In a second-quarter earnings letter to investors distributed Monday, Hastings reiterated that the company's most serious competition is likely to come from an MVPD that begins to offer its subscribers more access to over-the-top video, negating the need for services like Netflix.
"HBO GO is an example of this: HBO subscribers can watch HBO on-demand through their MVPD provider web interface (DishOnline.com, say), or through the HBO GO dedicated application," he wrote. "Over time, both the DishOnline application and the HBO GO application, amongst others, will likely get built into smart TVs or be available in smart TV app stores."
And, though the two don't currently offer the same content, because HBO won't sell it to Netflix, Netflix does compete with HBO for studio content and for viewers' time. "Our task is to consistently improve the quality of our service and stay two steps ahead, so that consumers will continue to enjoy Netflix," he wrote.

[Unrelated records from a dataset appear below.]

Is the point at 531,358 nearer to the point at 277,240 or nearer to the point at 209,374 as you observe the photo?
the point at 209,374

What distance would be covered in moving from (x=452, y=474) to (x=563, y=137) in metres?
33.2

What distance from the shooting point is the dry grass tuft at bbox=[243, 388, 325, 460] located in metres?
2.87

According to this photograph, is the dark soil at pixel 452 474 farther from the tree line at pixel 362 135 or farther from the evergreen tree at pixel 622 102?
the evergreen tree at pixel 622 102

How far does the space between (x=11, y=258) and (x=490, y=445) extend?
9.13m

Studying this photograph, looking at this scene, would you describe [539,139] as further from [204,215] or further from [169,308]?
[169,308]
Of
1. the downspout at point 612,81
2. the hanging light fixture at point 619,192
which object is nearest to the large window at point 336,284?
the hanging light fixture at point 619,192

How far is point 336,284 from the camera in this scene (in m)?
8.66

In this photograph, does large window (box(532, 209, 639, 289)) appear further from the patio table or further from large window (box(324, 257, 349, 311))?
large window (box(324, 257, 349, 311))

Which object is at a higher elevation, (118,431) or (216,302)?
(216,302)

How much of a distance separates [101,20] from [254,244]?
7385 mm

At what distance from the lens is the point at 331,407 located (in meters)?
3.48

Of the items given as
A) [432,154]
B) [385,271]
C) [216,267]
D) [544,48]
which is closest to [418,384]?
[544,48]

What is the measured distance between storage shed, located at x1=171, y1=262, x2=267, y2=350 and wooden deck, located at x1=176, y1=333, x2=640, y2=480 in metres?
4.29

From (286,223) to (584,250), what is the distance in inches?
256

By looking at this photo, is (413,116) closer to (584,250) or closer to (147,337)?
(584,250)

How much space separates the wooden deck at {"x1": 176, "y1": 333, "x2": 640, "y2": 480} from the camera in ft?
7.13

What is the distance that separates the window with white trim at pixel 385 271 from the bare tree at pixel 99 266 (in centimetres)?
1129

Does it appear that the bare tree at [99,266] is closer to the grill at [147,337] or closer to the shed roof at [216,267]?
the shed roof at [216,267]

Hastings acknowledged Hulu Plus, noting that the service had added 325,000 subs in the second quarter, but he pointed out Netflix had added close to 2 million. With Hulu's future in doubt (the service is up for sale, but Netflix is not in the running to buy it) Hastings said it's uncertain how aggressive new owners might be in terms of content acquisition.
And, although Amazon Prime recently has added 2,000 titles to its watch instantly service, "We haven't detected an impact on our business," Hastings wrote.